State how many lines of the items below contain the string "lower", counting a match only when its case is identical. Give the number alone.

* DATA ROWS:
————
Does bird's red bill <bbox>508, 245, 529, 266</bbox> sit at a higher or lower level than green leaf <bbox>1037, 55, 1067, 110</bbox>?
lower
————
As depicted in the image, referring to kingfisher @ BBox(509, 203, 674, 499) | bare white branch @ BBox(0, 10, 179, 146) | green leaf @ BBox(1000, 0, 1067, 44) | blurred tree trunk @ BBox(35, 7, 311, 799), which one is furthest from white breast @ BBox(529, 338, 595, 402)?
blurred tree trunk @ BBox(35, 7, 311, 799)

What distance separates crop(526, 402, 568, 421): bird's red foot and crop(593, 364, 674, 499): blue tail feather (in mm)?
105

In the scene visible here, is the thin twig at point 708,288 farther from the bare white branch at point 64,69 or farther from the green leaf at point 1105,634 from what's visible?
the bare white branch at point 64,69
————
* RESPONSE TO THIS TASK:
2